European natural gas prices fall to a 7-week low as Russia suffers major setbacks in Ukraine war
Ukrainian forces launched a rapid counter-offensive in the north-eastern Kharkiv region last week.Emilio Morenatti/AP Photo
  • European natural gas prices fell over 7% Monday as Ukrainian forces made a rapid advance.
  • The Russian setback raised hopes the conflict will end earlier than seen and ease Europe's energy crisis.

European natural gas prices fell to their lowest level in seven weeks on Monday, as Russia suffered major setbacks in Ukraine.

Ukraine's forces made significant territorial gains over the weekend after launching a surprise counter-offensive in the north-eastern Kharkiv region, their chief commander said Sunday. Russia is seen as suffering its worst defeats since abandoning its attack on Kyiv in March.

ICE Dutch TTF gas futures for October, the European benchmark, were down 7.3% at just below 192 euros (about $195) per megawatt hour at last check Monday. That's their lowest since hitting 179.25 euros on July 25, and a drop of over 40% from the all-time high of around 346 euros reached on August 26.

Russia's setback has raised some hopes the war will end earlier than expected, rather than trapping Europe in a drawn-out conflict with Moscow over sanctions and energy supply.

Also weighing on prices is an EU plan to impose a price cap on Russian natural gas, which is seen as already dragging on demand, and signs the EU is filling its gas storage ahead of schedule for the winter.


Analysts said that Ukrainian forces' advance near Kharkiv had also flashed a bullish signal for European currencies including the euro and the British pound.

"The surprise offensive and the re-capture of a key transport hub in the northeastern sector of the front after recent focus on operations in the south caught the market by surprise, and has seen the euro and sterling rebounding versus the US dollar in early trading this week," Saxo Bank strategist John Hardy said in a note.

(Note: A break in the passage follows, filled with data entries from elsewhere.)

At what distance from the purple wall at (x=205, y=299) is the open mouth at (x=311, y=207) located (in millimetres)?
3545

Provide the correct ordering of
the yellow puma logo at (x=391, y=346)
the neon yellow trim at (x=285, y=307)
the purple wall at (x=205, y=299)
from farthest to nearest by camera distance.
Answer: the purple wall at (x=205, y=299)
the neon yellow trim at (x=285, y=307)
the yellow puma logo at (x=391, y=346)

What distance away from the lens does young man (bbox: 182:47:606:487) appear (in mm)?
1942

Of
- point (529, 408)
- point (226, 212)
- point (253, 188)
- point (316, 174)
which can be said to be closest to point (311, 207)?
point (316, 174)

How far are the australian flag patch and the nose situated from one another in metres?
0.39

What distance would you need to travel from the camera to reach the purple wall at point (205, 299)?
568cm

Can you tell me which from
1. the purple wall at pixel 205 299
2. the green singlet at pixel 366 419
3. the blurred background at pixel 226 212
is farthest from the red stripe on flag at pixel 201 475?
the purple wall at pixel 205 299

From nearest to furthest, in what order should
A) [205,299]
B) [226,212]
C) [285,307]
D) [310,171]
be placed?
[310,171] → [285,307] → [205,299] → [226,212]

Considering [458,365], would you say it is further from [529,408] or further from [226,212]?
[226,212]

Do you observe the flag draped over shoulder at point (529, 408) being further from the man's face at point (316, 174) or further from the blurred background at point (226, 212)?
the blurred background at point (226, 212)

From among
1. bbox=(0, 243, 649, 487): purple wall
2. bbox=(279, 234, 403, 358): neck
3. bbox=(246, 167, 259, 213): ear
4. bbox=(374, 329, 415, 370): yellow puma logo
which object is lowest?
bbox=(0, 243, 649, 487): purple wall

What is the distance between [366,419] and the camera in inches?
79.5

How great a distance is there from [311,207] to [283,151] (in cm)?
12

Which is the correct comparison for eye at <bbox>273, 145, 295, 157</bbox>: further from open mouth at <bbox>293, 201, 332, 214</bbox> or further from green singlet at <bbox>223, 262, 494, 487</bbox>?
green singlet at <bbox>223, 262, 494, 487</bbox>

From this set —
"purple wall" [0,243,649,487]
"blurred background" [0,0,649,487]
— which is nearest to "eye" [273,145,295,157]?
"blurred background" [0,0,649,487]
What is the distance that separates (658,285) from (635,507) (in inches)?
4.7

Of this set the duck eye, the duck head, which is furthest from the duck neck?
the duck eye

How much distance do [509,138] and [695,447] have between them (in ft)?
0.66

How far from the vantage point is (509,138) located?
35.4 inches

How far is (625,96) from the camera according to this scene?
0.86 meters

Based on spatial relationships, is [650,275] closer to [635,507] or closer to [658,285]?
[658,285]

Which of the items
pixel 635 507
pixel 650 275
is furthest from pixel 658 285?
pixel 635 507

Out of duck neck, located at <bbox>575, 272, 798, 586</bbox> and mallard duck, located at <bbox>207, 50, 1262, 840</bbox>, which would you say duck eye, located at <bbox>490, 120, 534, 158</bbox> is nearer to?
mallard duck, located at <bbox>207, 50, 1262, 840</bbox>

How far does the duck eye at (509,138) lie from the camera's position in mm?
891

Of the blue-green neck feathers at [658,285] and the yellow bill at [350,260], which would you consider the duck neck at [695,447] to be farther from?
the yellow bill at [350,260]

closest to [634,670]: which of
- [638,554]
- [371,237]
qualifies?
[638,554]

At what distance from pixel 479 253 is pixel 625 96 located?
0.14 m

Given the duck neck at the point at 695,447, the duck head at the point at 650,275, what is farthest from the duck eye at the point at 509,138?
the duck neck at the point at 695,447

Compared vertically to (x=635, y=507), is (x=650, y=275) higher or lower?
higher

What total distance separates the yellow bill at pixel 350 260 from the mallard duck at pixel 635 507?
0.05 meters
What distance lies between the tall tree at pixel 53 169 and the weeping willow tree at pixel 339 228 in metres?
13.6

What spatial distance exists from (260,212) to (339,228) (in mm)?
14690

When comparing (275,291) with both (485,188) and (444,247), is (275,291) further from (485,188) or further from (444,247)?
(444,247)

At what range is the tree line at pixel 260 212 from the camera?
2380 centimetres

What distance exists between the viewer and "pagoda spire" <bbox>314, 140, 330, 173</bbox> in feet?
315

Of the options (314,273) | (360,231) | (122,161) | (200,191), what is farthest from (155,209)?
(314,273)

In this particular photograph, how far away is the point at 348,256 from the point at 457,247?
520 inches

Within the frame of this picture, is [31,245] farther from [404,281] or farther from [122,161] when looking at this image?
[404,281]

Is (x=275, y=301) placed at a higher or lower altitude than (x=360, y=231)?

European leaders have accused Russia of "weaponizing" its natural gas flows to create an energy crisis on the continent in response to Western sanctions over the Ukraine war. Moscow has completely halted natural gas supplies via a key pipeline, causing benchmark prices to soar at a time when Eurozone inflation is running at a record high.

"It will take some time and further developments to assess whether Ukraine can capitalize on its gains and this in turn triggers a new stance from Russia on its energy policy," Hardy said.

Here's how other key assets are performing as investors absorb the latest news from Ukraine:

  • The euro jumped 0.84% against the dollar to trade at $1.0131, while the pound climbed 0.67% against the greenback.
  • The US dollar index — which measures the buck's performance against a basket of global currencies — slid 0.72% to 108.22 thanks to European currencies' gains.
  • Europe's flagship Stoxx 600 index climbed 1.13%, with Frankfurt's DAX 40 leading the rally with a 1.65% gain. Paris's CAC 40 was up 1.30%, while London's FTSE 100 climbed 1.32%.
  • US stock futures gained, with S&P 500 futures up 0.52%, Dow futures 0.38% higher and Nasdaq futures rising 0.54%.
  • Oil prices climbed despite Ukraine's rapid advance, thanks to demand concerns as China brought in more COVID-19 curbs and after US Treasury Secretary Janet Yellen warned the upcoming EU embargo on seaborne Russian crude could drive a rally. Brent crude jumped 1.1% to $94.84 a barrel, while WTI crude climbed 1% to $87.66.